(Dataset rows)
=-=-=

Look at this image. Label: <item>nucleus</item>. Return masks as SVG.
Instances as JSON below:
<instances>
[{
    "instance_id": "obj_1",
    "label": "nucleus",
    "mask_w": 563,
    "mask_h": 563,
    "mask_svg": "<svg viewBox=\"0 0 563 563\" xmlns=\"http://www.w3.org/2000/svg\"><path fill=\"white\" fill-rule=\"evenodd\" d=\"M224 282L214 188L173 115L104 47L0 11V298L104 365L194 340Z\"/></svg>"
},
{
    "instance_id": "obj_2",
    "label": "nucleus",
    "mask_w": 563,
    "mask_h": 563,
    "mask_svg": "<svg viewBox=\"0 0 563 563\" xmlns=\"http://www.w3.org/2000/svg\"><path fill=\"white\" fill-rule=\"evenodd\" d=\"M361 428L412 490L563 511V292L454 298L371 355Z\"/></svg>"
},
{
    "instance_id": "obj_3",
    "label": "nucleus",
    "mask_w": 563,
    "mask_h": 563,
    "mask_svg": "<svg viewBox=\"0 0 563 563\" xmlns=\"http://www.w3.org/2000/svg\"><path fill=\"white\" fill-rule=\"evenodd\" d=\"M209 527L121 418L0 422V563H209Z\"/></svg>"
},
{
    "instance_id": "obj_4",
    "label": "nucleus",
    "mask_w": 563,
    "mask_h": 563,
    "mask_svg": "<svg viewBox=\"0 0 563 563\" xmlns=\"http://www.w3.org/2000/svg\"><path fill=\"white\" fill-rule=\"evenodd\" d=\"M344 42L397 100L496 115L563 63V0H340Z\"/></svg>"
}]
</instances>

=-=-=

Return every line of the listing above unchanged, character for character.

Look at this image. Label: <item>nucleus</item>. Return masks as SVG.
Instances as JSON below:
<instances>
[{
    "instance_id": "obj_1",
    "label": "nucleus",
    "mask_w": 563,
    "mask_h": 563,
    "mask_svg": "<svg viewBox=\"0 0 563 563\" xmlns=\"http://www.w3.org/2000/svg\"><path fill=\"white\" fill-rule=\"evenodd\" d=\"M224 282L214 188L173 115L104 47L0 11V298L104 365L194 340Z\"/></svg>"
},
{
    "instance_id": "obj_2",
    "label": "nucleus",
    "mask_w": 563,
    "mask_h": 563,
    "mask_svg": "<svg viewBox=\"0 0 563 563\" xmlns=\"http://www.w3.org/2000/svg\"><path fill=\"white\" fill-rule=\"evenodd\" d=\"M361 428L412 490L563 511V292L454 298L371 355Z\"/></svg>"
},
{
    "instance_id": "obj_3",
    "label": "nucleus",
    "mask_w": 563,
    "mask_h": 563,
    "mask_svg": "<svg viewBox=\"0 0 563 563\" xmlns=\"http://www.w3.org/2000/svg\"><path fill=\"white\" fill-rule=\"evenodd\" d=\"M209 527L121 418L0 422V563H209Z\"/></svg>"
},
{
    "instance_id": "obj_4",
    "label": "nucleus",
    "mask_w": 563,
    "mask_h": 563,
    "mask_svg": "<svg viewBox=\"0 0 563 563\" xmlns=\"http://www.w3.org/2000/svg\"><path fill=\"white\" fill-rule=\"evenodd\" d=\"M344 42L397 100L496 115L563 63V0H340Z\"/></svg>"
}]
</instances>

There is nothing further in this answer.